Significance Plants have undergone repeated rounds of whole-genome duplication, followed by gene degeneration and loss. Using whole-genome resequencing, we examined the origins of the recent ...tetraploid Capsella bursa-pastoris and the earliest stages of genome evolution after polyploidization. We conclude the species had a hybrid origin from two distinct Capsella lineages within the past 100,000–300,000 y. Our analyses suggest the absence of rapid gene loss but provide evidence that the species has large numbers of inactivating mutations, many of which were inherited from the parental species. Our results suggest that genome evolution following polyploidy is determined not only by genome redundancy but also by demography, the mating system, and the evolutionary history of the parental species.
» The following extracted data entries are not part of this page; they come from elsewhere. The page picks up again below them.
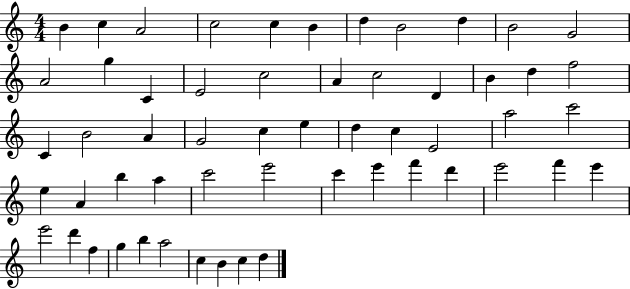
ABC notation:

X:1
T:Untitled
M:4/4
L:1/4
K:C
B c A2 c2 c B d B2 d B2 G2 A2 g C E2 c2 A c2 D B d f2 C B2 A G2 c e d c E2 a2 c'2 e A b a c'2 e'2 c' e' f' d' e'2 f' e' e'2 d' f g b a2 c B c d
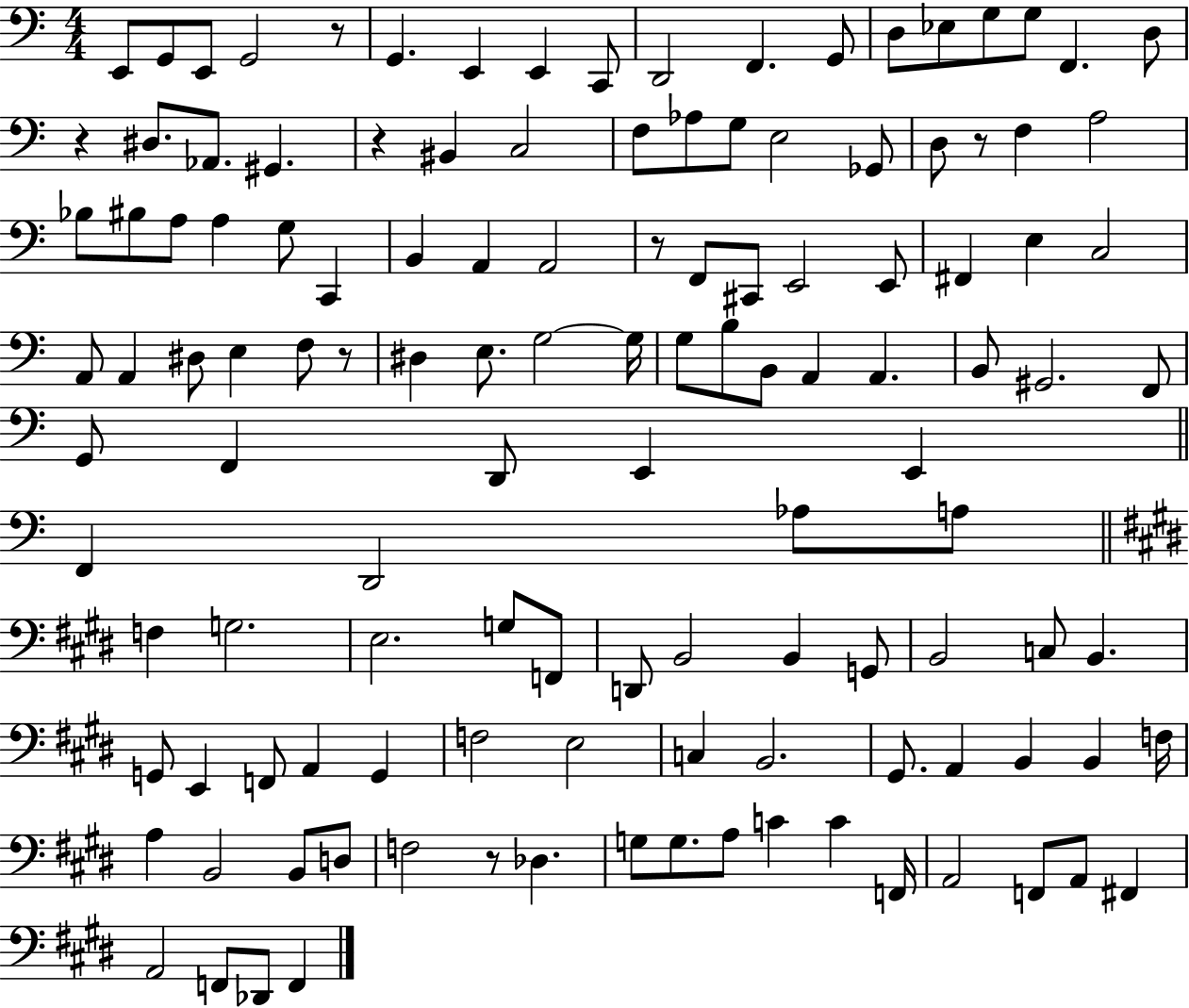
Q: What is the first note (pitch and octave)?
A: E2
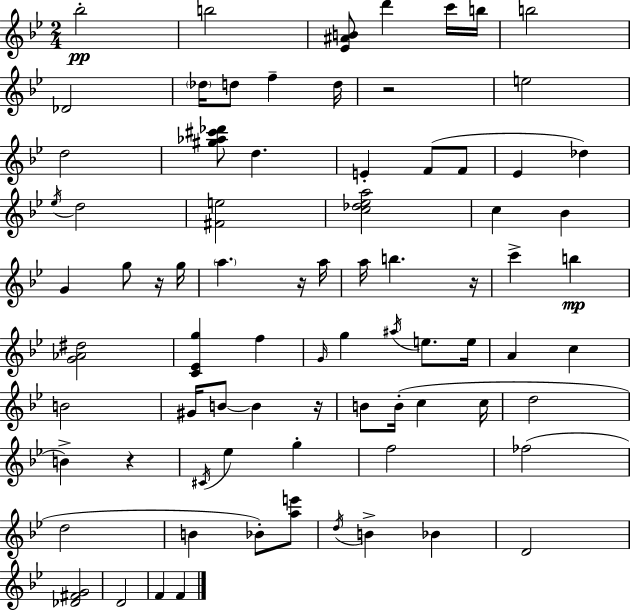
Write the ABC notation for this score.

X:1
T:Untitled
M:2/4
L:1/4
K:Bb
_b2 b2 [_E^AB]/2 d' c'/4 b/4 b2 _D2 _d/4 d/2 f d/4 z2 e2 d2 [^g_a^c'_d']/2 d E F/2 F/2 _E _d _e/4 d2 [^Fe]2 [c_d_ea]2 c _B G g/2 z/4 g/4 a z/4 a/4 a/4 b z/4 c' b [G_A^d]2 [C_Eg] f G/4 g ^a/4 e/2 e/4 A c B2 ^G/4 B/2 B z/4 B/2 B/4 c c/4 d2 B z ^C/4 _e g f2 _f2 d2 B _B/2 [ae']/2 d/4 B _B D2 [_D^FG]2 D2 F F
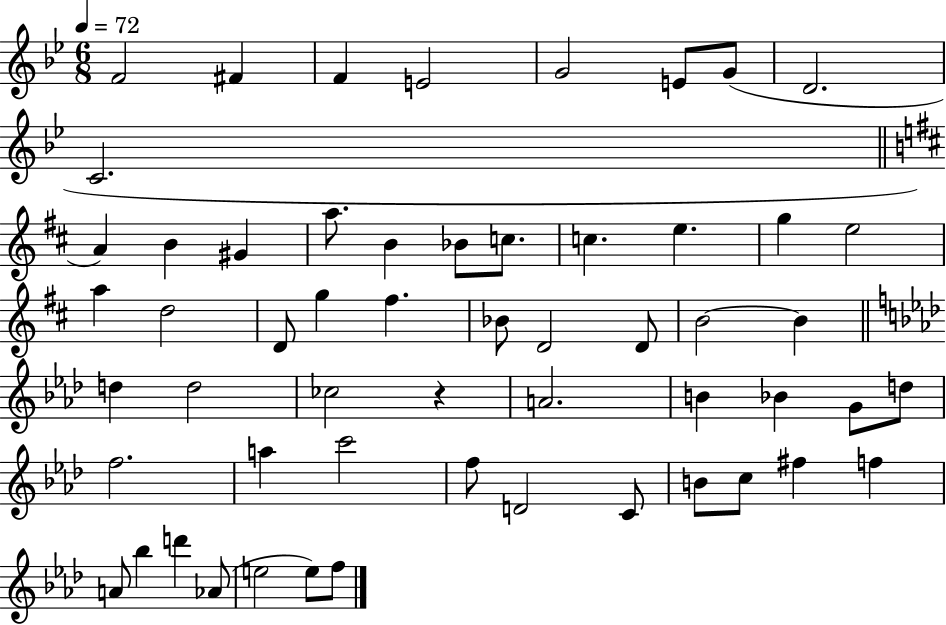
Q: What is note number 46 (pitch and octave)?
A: C5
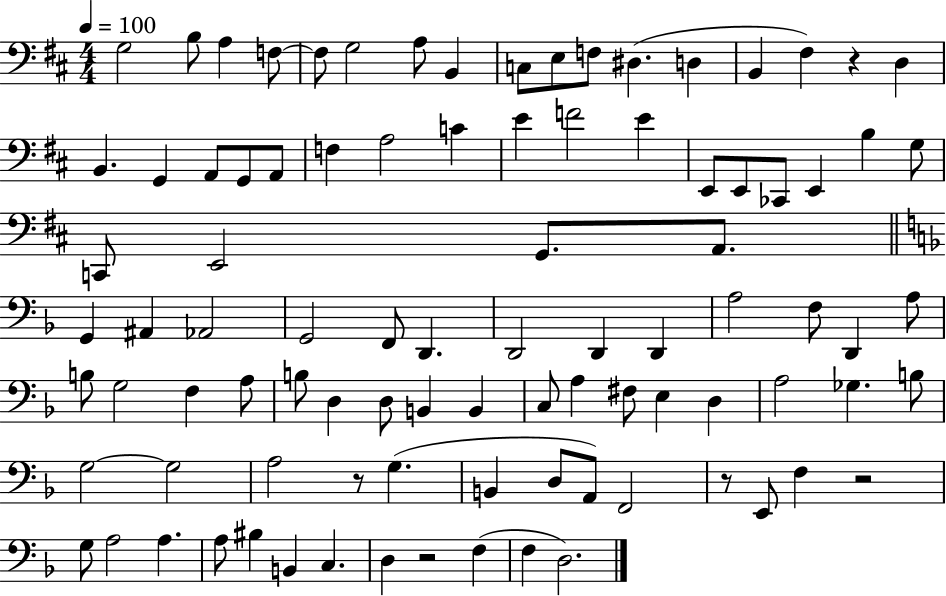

Whole-genome duplication (WGD) events have occurred repeatedly during flowering plant evolution, and there is growing evidence for predictable patterns of gene retention and loss following polyploidization. Despite these important insights, the rate and processes governing the earliest stages of diploidization remain poorly understood, and the relative importance of genetic drift, positive selection, and relaxed purifying selection in the process of gene degeneration and loss is unclear. Here, we conduct whole-genome resequencing in Capsella bursa-pastoris , a recently formed tetraploid with one of the most widespread species distributions of any angiosperm. Whole-genome data provide strong support for recent hybrid origins of the tetraploid species within the past 100,000–300,000 y from two diploid progenitors in the Capsella genus. Major-effect inactivating mutations are frequent, but many were inherited from the parental species and show no evidence of being fixed by positive selection. Despite a lack of large-scale gene loss, we observe a decrease in the efficacy of natural selection genome-wide due to the combined effects of demography, selfing, and genome redundancy from WGD. Our results suggest that the earliest stages of diploidization are associated with quantitative genome-wide decreases in the strength and efficacy of selection rather than rapid gene loss, and that nonfunctionalization can receive a “head start” through a legacy of deleterious variants and differential expression originating in parental diploid populations.